Last summer, I asked one of my college-aged nephews if he used Genres to help organize his music in his iTunes library and iPod. He looked at me blankly, and after a brief pause, said “No.”
Now, I am a Type A organizer. I make all but manic use of ‘Genres‘, ‘Ratings‘, ‘Smartlists‘ and ‘Composers‘ to get the most out of my music collection, so I assumed others would find value in these categorization tools. But then, I realized, why would he? At college age, most people’s music is all in a single Genre.
It should hardly be a surprise then, that Facebook, with it’s college roots, primarily gives us a single group of “Friends”. But social graph-enabled services will be much more valuable when they let us be more granular with how we reach our friends. It begins to feel very crowded when the only straight forward mechanism to communicate with our friends is to blast out to all of them.
Multiple, Small Groups
In ‘The Real Life Social Network‘, Paul Adams eloquently and graphically pointed out how fragmented our “Friends” truly are in real life, and how how most of our communication is actually concentrated among a very few friends. He also pointed out that the practical limit of of stable social relationships that we can maintain is about 150. This is called Dunbar’s number, popularized by Malcolm Gladwell in The Tipping Point, based on research done by Robin Dunbar and R. A. Hill and published in their 2002 paper, Social Network Size in Humans.
Dunbar’s number, I was fascinated to learn, doesn’t seem to improve with common social networking technologies. My favorite line from a New York Post article that articulated this and referenced by Paul Adams in a follow up post citing his voluminous data sources was: “Web 2.0 can’t win over Brain 1.0.”
Paul Adams also references a study that found people speak or meet with about 10 friends weekly. This corresponds with the “Sympathy Group” size that Malcolm Gladwell discusses in Tipping Point. (One’s Sympathy Group is the set of people who’s death would leave you truly devastated. It is because we interact with them so often that their death would be so painful to us.)
Easy Access to a Many Groups and Contact Methods will be ValuableAs the number of friends we have in Facebook grows, we are realizing that while one sweeping ‘annual Christmas Letter’ approach may work in some cases, it falls short in most situations. Futhermore, many additional group-oriented communications that are still crying out for a social graph-based application. In my own real life family experience, School Directories, Neighborhood Lists, Soccer Team Rosters and Parent Lists, to name only a few, are scattered and hard to access and maintain.

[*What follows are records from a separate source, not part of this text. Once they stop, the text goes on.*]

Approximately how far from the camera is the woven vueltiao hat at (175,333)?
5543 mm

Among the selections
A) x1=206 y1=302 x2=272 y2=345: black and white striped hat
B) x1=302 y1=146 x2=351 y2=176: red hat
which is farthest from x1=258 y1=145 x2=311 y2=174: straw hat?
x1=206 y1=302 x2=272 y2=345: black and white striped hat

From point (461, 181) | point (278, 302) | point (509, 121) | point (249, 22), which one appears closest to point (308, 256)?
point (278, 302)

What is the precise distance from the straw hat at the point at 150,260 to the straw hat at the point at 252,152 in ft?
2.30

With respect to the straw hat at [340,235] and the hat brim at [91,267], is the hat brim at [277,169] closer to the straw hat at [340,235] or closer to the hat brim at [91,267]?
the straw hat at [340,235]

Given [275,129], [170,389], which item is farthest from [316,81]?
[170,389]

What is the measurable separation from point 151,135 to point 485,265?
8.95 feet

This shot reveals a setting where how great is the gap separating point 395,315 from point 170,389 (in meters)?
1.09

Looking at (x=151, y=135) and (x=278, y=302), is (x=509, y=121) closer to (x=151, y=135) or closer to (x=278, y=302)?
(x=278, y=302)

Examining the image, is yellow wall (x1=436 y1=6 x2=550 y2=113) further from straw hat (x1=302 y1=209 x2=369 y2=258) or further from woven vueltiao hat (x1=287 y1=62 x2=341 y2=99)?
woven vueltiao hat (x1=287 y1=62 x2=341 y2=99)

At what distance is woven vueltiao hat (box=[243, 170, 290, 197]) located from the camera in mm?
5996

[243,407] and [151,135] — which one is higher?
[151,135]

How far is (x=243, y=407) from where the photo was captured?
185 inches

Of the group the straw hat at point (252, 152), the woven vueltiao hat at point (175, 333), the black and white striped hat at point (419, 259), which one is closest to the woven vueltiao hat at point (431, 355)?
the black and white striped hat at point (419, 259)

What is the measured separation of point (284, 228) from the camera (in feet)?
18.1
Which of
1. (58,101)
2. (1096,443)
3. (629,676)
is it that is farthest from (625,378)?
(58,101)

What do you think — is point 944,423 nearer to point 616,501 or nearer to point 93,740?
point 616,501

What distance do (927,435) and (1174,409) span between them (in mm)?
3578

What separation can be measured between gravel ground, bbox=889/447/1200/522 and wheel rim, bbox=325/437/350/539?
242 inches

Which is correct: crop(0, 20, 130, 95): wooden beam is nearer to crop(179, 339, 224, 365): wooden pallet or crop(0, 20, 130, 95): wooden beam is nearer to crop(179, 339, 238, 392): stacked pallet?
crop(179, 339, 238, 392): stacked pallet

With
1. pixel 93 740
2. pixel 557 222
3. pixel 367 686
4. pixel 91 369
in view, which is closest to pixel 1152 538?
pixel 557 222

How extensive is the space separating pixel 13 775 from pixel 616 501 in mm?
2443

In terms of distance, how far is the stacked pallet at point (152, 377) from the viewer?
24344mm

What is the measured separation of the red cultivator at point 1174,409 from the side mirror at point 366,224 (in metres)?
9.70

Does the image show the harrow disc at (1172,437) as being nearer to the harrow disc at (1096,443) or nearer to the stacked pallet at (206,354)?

Once, while watching a heavy downpour douse nearby soccer fields, my son, a friend and I, found ourselves in a huge parking lot filled with other soccer parents in the same situation. When an official’s megaphone announced there would be a 90-minute delay, we cobbled together an hoc cell phone chain to organize a impromptu lunch at a nearby diner. It was harder and more time consuming than it needed to be.
Throw on top of this that you may want to communicate to your various groups from different personas, maybe as soccer coach for example, and it’s easy to see that this space is wide open for innovation. Presently I have two primary online personas: my professional one (e.g. this blog being one part of that persona) and my photography persona, where I go by ‘Rocky Mountain Joe‘ . I have Twitter accounts for each, as well as separate Facebook profiles. But it starts getting complicated when I want to do a Facebook ‘Like‘ on something, or sling a link out on Twitter….. “Lets see, am I logged in now to Facebook as fjglynn, or rockymountainjoe ?”
We are obviously only in the early days of social networking-enabled applications. We are just beginning to see players helping us manage our on-line personas. The Twitter iPhone/iPad apps do a lovely job at managing multiple accounts. We find Foursquare valuable, because one can construct a dedicated social graph, scoped to your more trusted set of friends that you want to see your Check-ins.
Different Apps, At Least for Now
In the short run, at least, we will see multiple separate social graphs built independently into applications like Foursquare. There are challenges even to build on top of Facebook, especially for apps to attract a business audience is challenging as Charles Hudson has articulated in a recent post. To be sure, Facebook recognizes the need for more granular controls, and are beginning to pilot solutions. But without a well designed intuitive interface, users may feel more confident with a separate app when they only want to let their closest pals know they’ve just checked in to the afternoon ballgame.
Finally, I know what I’ll be reading over my break this Christmas Season: Social Circles How offline relationships influence online behavior and what it means for design and marketing (Voices That Matter), by Paul Adams is due out on December 19th, 2010. If it’s in eBook form, I’ll have it that day in seconds.
To build the graphic above for this blog post, in addition to Paul’s presentation, and Tipping Point by Malcolm Gladwell, I drew upon ‘Connected‘ by Harvard professor and health care policy specialist Nicholas Christakis and collaborator James Fowler.